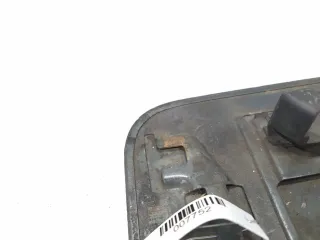 2121497 Лючок топливного бака BMW 5 E34 Арт 007752, вид 5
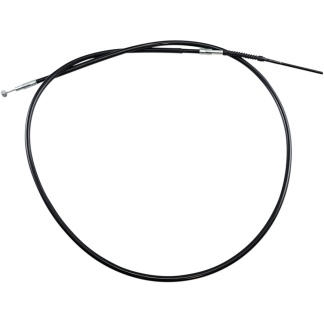 Motion Pro - Brake Cable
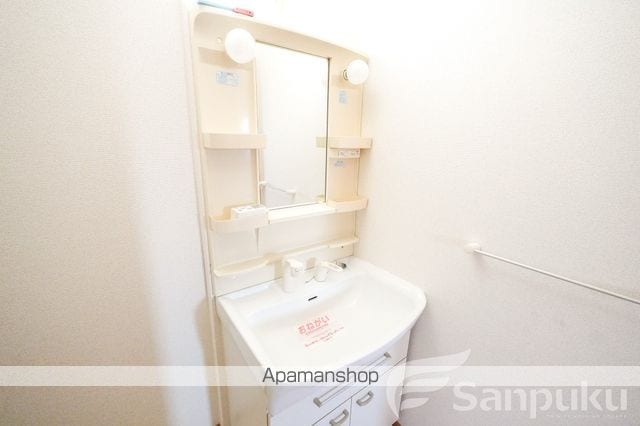 パラッツォMの内装写真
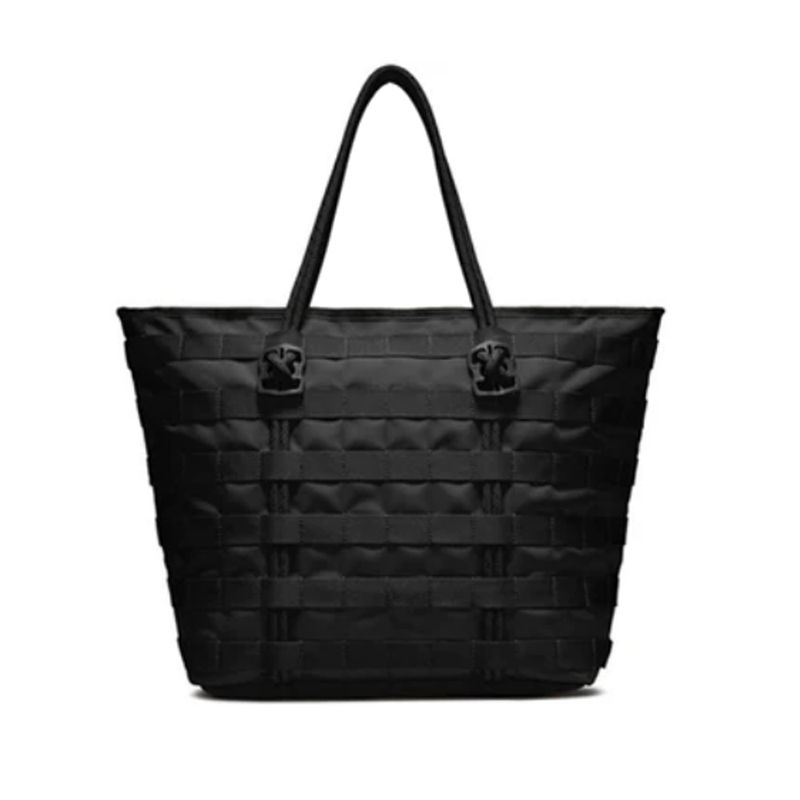 BOLSO-MUJER-NIKE-AF1-TOTE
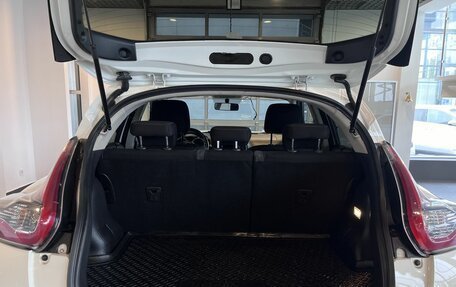Nissan Juke II, 2018 год, 1 866 000 рублей, 16 фотография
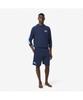 LACOSTE Men'S Basic Seasonal Logo Pants Gh4976-55N Ait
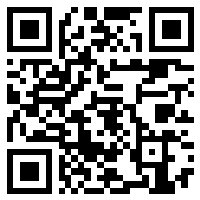 QR Code for dash:XpBURVineSC2ekPybkwMvvgV9MoW2zCKf5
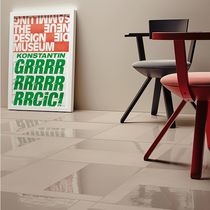 Indoor tile / wall / porcelain stoneware...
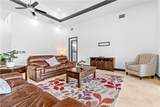 1815 29th Avenue - Photo 9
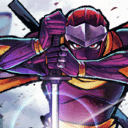 《全职猎人:NEN》v1.0.6联机版-趣奇资源网-第10张图片 《全职猎人:NEN》v1.0.6联机版-趣奇资源网-第10张图片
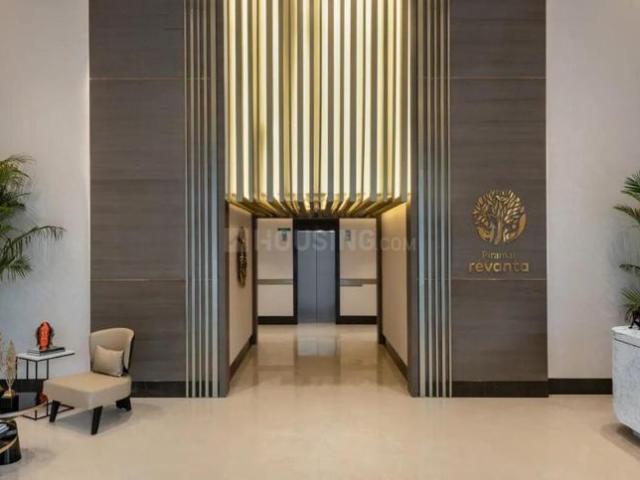 2 BHK Apartment in Mulund West for rent Mumbai. The reference number is 20398014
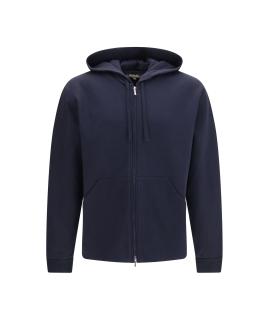 LORO PIANA Куртка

________________________

* What the exercise asks *
Rewrite all the lines above with "Brake Cable" replaced by "Clutch Cable" and nothing else changed, leaving out the pictures.

* The completed task *
 2121497 Лючок топливного бака BMW 5 E34 Арт 007752, вид 5
 Motion Pro - Clutch Cable
 パラッツォMの内装写真
 BOLSO-MUJER-NIKE-AF1-TOTE
Nissan Juke II, 2018 год, 1 866 000 рублей, 16 фотография
 LACOSTE Men'S Basic Seasonal Logo Pants Gh4976-55N Ait
 QR Code for dash:XpBURVineSC2ekPybkwMvvgV9MoW2zCKf5
 Indoor tile / wall / porcelain stoneware...
 1815 29th Avenue - Photo 9
 《全职猎人:NEN》v1.0.6联机版-趣奇资源网-第10张图片 《全职猎人:NEN》v1.0.6联机版-趣奇资源网-第10张图片
 2 BHK Apartment in Mulund West for rent Mumbai. The reference number is 20398014
 LORO PIANA Куртка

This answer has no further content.